From the Sight of Extraction: Thinking Globally with Indigeneity
Tuesday, February 19
4:30 p.m. in the Robert A. Jones ’59 Conference Room, Rohatyn Center for Global Affairs
This talk by Macarena Gómez-Barris will draw upon Gómez-Barris’ recent work in The Extractive Zone (Duke University Press 2017) and Beyond the Pink Tide (University of California Press 2018) to consider how we might refuse the logics of extractive capitalism by centering Indigenous and Afro-based knowledge production and artistic praxis. What does comparative Indigenous Studies outside of the frame of the nation-state do for a global and future oriented model of scholarship? How can we learn from sites and sights of catastrophe? Macarena Gómez-Barris is Chair of Social Science & Cultural Studies and director, Global South Center, at Pratt Institute.

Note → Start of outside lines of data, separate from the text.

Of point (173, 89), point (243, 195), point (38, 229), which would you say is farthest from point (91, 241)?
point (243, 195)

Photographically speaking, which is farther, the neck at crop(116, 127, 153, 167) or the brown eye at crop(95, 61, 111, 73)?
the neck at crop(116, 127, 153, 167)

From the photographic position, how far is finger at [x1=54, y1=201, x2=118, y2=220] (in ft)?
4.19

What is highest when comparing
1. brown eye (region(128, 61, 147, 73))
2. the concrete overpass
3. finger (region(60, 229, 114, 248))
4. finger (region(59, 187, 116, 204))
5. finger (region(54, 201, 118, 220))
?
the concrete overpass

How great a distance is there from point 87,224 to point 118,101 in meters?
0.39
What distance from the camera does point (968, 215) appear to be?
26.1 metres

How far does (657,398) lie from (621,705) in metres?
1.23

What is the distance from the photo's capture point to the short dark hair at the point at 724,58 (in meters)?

Building a Campaign to Conserve Canada’s Great Northern Boreal Forest
Howard E. Woodin ES Colloquium Series
Thursday, February 21
12:30 p.m. in The Orchard, Franklin Environmental Center 103
Bring lunch to enjoy during the presentation.
Liz Barratt-Brown, Senior Advisor to the International Program, Natural Resources Defense Council, will address why conserving Canada’s boreal forest is so critical – for Indigenous Peoples, for species like the iconic caribou, and for shielding against climate chaos. She will describe how tissue paper is literally flushing the boreal down the drain and what NRDC’s newly launched campaign intends to do about it.
Human and Environmental Microbial Health: A Global Perspective
Thursday, February 21
7:00 p.m. in Wilson Hall, McCullough Student Center
The human microbiome is now recognized as a dynamic part of the human ecosystem, and research demonstrates that using ecology to understand this ecosystem has profound benefits for patient wellness. Changes in the human microbiome have substantial influence on atopy, neurological disorders, metabolic disorders, and a range of complex conditions and disease states. Jack Gilbert will discuss evidence of these conditions and how we have started to disturb the delicate balance of the immune-microbe equilibrium, impacting the development and function of our immune systems. He will also highlight the distance we have placed between our children and the microbial world, which has been demonstrated to have a substantial influence on their physiological, immunological, neurological and even endocrinological development. Jack Gilbert is a professor in the Department of Surgery at the University of Chicago, and Faculty Director of The Microbiome Center.